==== Records provided
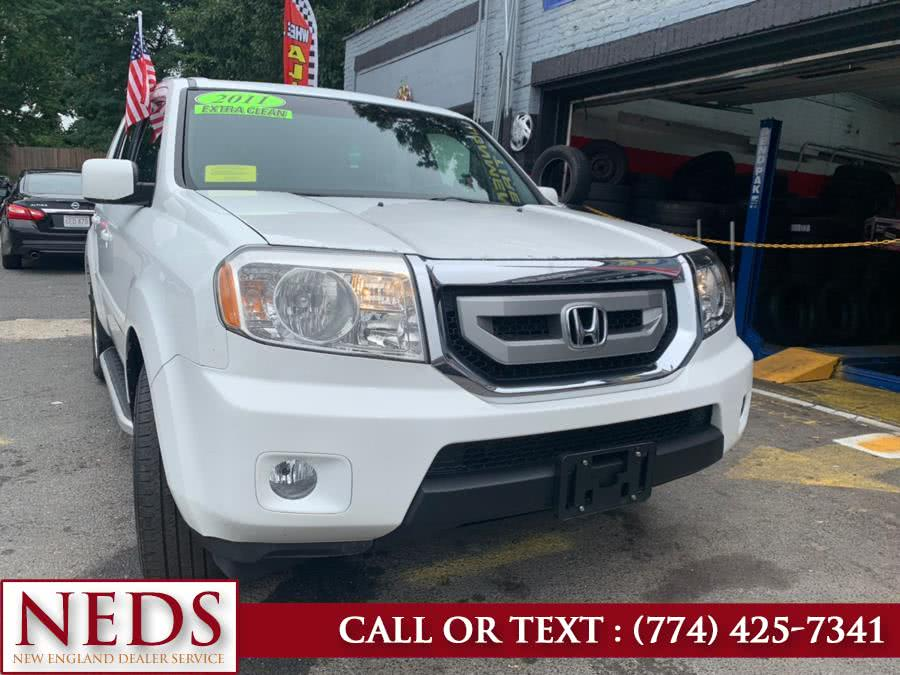 Used 2011 Honda Pilot in Indian Orchard, Massachusetts | New England Dealer Services. Indian Orchard, Massachusetts
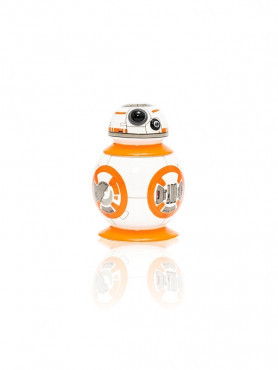 star-wars-episode-vii-eierbecher-bb-8-mit-salzstreuer_JOY21657_2.jpg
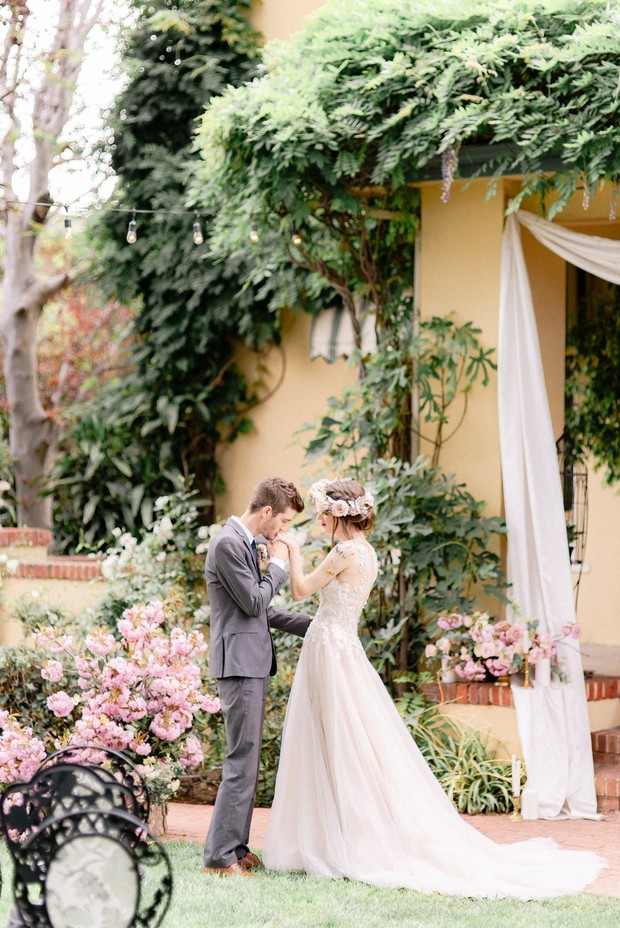 garden wedding ceremony with whimsical butterfly theme
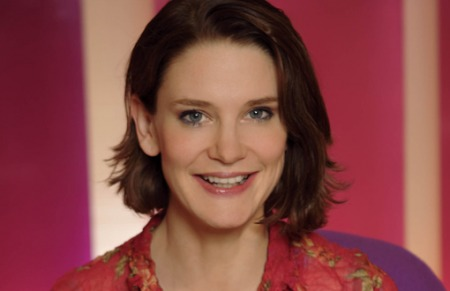 15.11.10 - Susie Dent, Countdown's Dictionary Corner word expert.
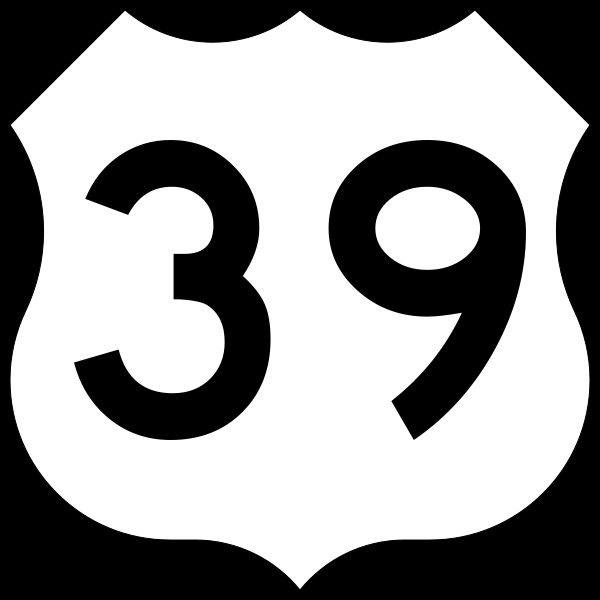 Route 39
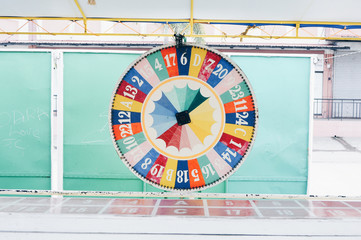 Front view of spin wheel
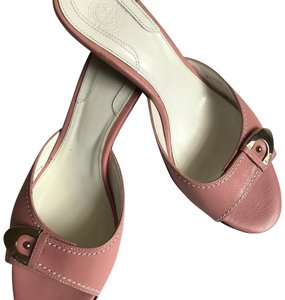 Bally Rose pink Mules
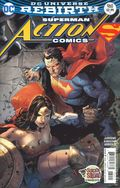 Action Comics (2016 3rd Series) 960A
========
▶ Exercise directions
Verbatim repetition of the entries is required, excluding any pictures.

▶ Response box
 Used 2011 Honda Pilot in Indian Orchard, Massachusetts | New England Dealer Services. Indian Orchard, Massachusetts
 star-wars-episode-vii-eierbecher-bb-8-mit-salzstreuer_JOY21657_2.jpg
 garden wedding ceremony with whimsical butterfly theme
 15.11.10 - Susie Dent, Countdown's Dictionary Corner word expert.
 Route 39
 Front view of spin wheel
 Bally Rose pink Mules
 Action Comics (2016 3rd Series) 960A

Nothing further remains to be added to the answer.